#### [PROBLEM STATEMENT]
Select and reproduce each line of the listing below that bears the string "Back".

#### [DATA SECTION]
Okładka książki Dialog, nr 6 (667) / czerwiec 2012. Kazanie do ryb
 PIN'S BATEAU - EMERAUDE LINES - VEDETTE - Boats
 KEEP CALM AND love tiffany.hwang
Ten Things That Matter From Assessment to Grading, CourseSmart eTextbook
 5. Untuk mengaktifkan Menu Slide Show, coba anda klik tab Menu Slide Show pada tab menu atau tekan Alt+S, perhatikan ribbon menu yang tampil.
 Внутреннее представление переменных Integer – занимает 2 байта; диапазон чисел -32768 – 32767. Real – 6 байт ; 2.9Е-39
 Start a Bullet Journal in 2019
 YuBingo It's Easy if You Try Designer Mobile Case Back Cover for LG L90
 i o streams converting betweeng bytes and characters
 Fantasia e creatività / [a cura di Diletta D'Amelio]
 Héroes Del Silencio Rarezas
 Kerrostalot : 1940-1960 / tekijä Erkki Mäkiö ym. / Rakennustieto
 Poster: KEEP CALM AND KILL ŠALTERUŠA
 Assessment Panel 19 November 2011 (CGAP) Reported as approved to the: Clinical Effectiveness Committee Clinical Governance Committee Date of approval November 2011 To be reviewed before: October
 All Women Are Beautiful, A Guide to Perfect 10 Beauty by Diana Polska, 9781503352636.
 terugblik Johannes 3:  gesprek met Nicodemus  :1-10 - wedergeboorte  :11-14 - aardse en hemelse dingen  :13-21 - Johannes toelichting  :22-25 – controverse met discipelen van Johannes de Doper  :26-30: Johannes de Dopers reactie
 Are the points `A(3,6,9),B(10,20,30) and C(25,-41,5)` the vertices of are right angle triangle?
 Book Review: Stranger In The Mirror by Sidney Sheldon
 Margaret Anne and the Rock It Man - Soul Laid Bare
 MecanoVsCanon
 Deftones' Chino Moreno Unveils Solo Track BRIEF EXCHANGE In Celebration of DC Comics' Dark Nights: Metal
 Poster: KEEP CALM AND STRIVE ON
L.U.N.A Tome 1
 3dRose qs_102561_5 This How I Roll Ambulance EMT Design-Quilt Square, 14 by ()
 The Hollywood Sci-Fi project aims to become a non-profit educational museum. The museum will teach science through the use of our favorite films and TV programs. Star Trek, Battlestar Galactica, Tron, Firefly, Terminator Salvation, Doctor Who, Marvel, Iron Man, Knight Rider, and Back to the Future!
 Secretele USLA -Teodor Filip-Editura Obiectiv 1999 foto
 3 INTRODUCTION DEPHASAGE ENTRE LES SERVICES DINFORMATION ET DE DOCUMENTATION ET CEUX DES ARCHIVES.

#### [SOLUTION FOR THIS TASK]
 YuBingo It's Easy if You Try Designer Mobile Case Back Cover for LG L90
 The Hollywood Sci-Fi project aims to become a non-profit educational museum. The museum will teach science through the use of our favorite films and TV programs. Star Trek, Battlestar Galactica, Tron, Firefly, Terminator Salvation, Doctor Who, Marvel, Iron Man, Knight Rider, and Back to the Future!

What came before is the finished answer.